Sepakbola dan Politik, Saudara Jauh Yang Sudah Saling Mengenal Satu Sama Lain

Sepakbola dan politik merupakan sebuah hiburan untuk masyarakat sebuah negara

Sepakbola dan Politik, Saudara Jauh Yang Sudah Saling Mengenal Satu Sama Lain
Erdogan

MONDAYREVIEW.COM, Jakarta – Sepakbola dan politik merupakan sebuah hiburan untuk masyarakat sebuah negara. Tetapi dua hal berbeda itu tidak dapat disatukan. Kekuatan atau kekuasaan kalangan politik acapkali menggoda sepakbola beserta dengan aspek-aspek di dalamnya. Karena keadaan itulah, sepakbola dan politik ibarat saudara jauh tapi sudah saling mengenal dengan baik satu sama lain.

Tidak sedikit pula banyak pesepakbola yang telah pensiun kini masuk ke ranah politik. Sebut saja Cristiano Lucarelli, Andriy Shevchenko, Kakha Kaladze dan Hakan Sukur. Lucarelli adalah seorang legenda dan fans garis keras Livorno, kota pelabuhan dengan tradisi revolusi, sebuah kota politik sayap kiri. Kaladze dan Sukur aktif di politik masing-masing negaranya. Sementara Shevchenko, sibuk berkarier sebagai aktivis di Ukraina.

Godaan dan pesona dunia politik memang sangat menggelitik. Tak terkecuali untuk seorang Arda Turan, yang merupakan seorang pendukung garis keras Presiden Turki, Recep Tayyip Erdogan.

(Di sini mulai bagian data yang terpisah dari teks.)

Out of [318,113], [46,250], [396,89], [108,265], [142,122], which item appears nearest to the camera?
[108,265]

Erdogan dianggap sebagai pemimpin yang otoriter oleh kaum pembela hak asasi manusia, kelompok liberal demokrat, dan media yang kritis kepada pemerintah. Mantan Perdana Menteri Turki itu tengah menggiring negara untuk meninggalkan sekularisme dan menjadi negara islam.

Hal itu pula yang akhirnya membuat sayap kiri di Turki melakukan percobaan kudeta pada Juli 2016. Walaupun percobaan itu gagal, tetap saja Turki masih terbagi menjadi dua kubu.

Arda adalah pendukung Erdogan. Apa yang menjadi visi dan misi Erdogan, Arda menganggap sejalan dengannya. Menurutnya, Turki akan negara yang lebih baik bila Turki menjadi negara Islam.

“Untuk Turki yang lebih kuat, saya juga ingin bergabung untuk menciptakannya. Erdogan akan menciptakan negara yang bersatu dan saya loyal dengan komandan saya,” tegasnya. Tak ada keraguan bagi Turan mengucapkannya.

Sontak pemain kelahiran 30 Januari 1987 itu langsung menjadi bulan-bulanan kelompok anti-Erdogan. Tak segan mereka melontarkan kritikan hingga kecaman kepada Turan, menyebut dan menilainya sebagai pembangkang yang tidak mencintai negara. Eks pemain Galatasaray tentu tidak begitu saja menerima kecaman itu dan membalasnya melalui pesan terbuka.

“Salah satu hal fundamental dan dibutuhkan untuk menunjang demokrasi, adalah dengan mengekspresikan ide. Kecintaan saya kepada negara dan Ataturk, mempertanyakan dan menghakimi dengan tuduhan yang tidak beralasan, ini bukan salah siapa pun. Saya berulang kali mengibarkan bendera kami dan dipandang jutaan pasang mata, dengan bangga mengusungnya di Eropa dan stadion-stadion terbesar dunia,” papar Turan.

“Saya akan terus mencintai tiap individu negara ini seperti orang tua dan keluarga saya. Saya menolerir setiap kritikan, cinta tidak menolerir penggunaan ekspresi yang digunakan. Saya punya toleransi di tiap kritikan, tapi saya tak bisa menolerir kecintaan akan negara (bagi orang yang meragukan jiwa nasionalis Turan). Ini hidup bagi saya.”

Pemain termahal Turki yang menjalani karier di luar negeri ini telah menetapkan pilihannya dan memang seperti itu adanya untuk memahami makna demokrasi. Pilihan Turan boleh jadi salah atau benar – hanya Tuhan yang tahu bagaimana masa depan Turki nantinya, toh, ia memiliki aktivitas lain selain aktif sebagai pesepakbola profesional dan politik.